Jacob Zuma échappe à la justice

par Valérie Hirsch

Article publié le 06/04/2009 Dernière mise à jour le 06/04/2009 à 14:27 TU

Jacob Zuma devrait devenir le président de la République d'Afrique du Sud à l'issue du scrutin du 22 avril 2009.(Photo : V. Hirsch/RFI)

Jacob Zuma devrait devenir le président de la République d'Afrique du Sud à l'issue du scrutin du 22 avril 2009.
(Photo : V. Hirsch/RFI)

Le procureur général sud-africain a annoncé la levée définitive des poursuites contre Jacob Zuma en raison d’ingérences politiques dans l’enquête. C’est un triomphe pour le président de l’ANC, qui a toujours affirmé être victime d’un complot. Mais l’opposition estime que Zuma, qui deviendra chef d’Etat à l’issue des élections du 22 avril, aurait tout de même dû être jugé.
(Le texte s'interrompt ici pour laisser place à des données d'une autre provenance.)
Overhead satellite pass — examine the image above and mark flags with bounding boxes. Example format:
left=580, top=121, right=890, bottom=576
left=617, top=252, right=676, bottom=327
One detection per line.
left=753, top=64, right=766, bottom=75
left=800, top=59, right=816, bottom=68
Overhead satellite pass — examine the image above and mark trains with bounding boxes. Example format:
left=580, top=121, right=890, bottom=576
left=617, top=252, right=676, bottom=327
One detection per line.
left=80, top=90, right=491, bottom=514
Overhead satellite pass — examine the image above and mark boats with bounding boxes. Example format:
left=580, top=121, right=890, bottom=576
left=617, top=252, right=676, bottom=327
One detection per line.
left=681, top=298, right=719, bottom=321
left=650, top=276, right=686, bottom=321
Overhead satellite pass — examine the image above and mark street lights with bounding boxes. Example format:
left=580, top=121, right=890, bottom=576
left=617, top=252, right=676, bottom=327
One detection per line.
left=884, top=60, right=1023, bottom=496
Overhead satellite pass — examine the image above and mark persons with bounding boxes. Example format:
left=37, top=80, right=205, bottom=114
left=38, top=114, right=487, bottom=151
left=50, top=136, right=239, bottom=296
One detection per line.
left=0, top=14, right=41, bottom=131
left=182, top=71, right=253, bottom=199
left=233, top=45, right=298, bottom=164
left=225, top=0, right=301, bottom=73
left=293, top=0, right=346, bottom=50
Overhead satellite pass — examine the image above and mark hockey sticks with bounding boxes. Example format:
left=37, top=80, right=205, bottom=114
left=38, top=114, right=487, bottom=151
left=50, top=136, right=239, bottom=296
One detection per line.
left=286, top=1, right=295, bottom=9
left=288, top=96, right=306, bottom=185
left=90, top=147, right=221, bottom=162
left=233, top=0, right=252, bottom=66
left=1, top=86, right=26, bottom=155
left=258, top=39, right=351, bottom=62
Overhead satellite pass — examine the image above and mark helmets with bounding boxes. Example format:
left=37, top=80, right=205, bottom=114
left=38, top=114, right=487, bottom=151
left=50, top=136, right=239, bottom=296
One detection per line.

Le chef du parquet sud-africain (NPA, National Prosecuting Authority) Mokotedi Mpshe a annoncé ce matin l’abandon des poursuites  pour corruption, racket et fraude à l’encontre de Jacob Zuma. « Une décision très difficile », a souligné le procureur général, dont l’émotion était palpable Le président de l’ANC était accusé d’avoir reçu plus de 300 000 euros, entre 1995 et 2005, de l’homme d’affaires Shabir Shaik, qui aurait bénéficié de son appui politique pour obtenir des contrats. Zuma avait également négocié le paiement annuel d’un pot de vin de 40 000 euros payé par la société française Thales en échange de sa protection pour éviter une enquête anti-corruption dans le cadre d’un contrat d’achat d’armes. En 2005, Shaik avait été condamné à 15 ans de prison. Zuma devait apparaître une nouvelle fois en justice le 25 août prochain dans le cadre de l’interminable enquête, commencée en 2000.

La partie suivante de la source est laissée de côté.